▶ **Goal**: Report every line in the listing below that contains the string "camera", copying each line in full.

▶ **Task inputs**:
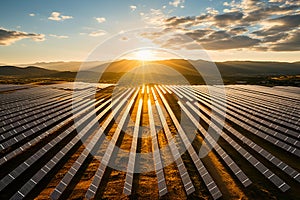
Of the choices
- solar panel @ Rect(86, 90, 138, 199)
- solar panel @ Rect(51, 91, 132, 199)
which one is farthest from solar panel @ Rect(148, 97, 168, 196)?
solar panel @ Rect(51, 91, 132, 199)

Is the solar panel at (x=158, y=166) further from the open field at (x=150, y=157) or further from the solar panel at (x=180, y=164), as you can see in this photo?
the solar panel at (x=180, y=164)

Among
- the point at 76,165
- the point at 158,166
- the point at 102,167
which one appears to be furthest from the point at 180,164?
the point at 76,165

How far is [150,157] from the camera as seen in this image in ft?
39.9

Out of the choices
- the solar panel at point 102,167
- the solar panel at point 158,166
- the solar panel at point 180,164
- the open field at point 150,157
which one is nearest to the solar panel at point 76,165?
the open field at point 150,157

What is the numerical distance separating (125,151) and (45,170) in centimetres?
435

==

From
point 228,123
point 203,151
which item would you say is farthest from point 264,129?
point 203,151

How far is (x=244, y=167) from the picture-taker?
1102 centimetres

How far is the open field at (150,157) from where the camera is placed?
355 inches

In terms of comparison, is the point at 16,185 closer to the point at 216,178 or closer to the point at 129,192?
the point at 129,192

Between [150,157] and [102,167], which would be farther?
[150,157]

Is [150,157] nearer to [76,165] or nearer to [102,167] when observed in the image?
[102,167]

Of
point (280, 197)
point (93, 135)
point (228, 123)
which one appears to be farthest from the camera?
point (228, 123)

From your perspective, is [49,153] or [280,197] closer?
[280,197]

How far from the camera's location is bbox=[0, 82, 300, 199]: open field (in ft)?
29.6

==

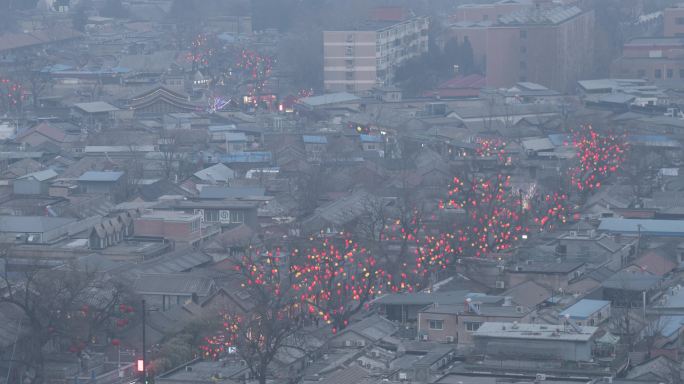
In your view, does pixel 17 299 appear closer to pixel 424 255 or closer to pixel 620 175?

▶ **Reply**:
How far is [150,157] from the camera as seen in this image in ft?
How far is the open field at (150,157) from where the camera is placed?
which one appears to be farthest from the camera?
How far from the camera's location is bbox=[0, 82, 300, 199]: open field (in ft)?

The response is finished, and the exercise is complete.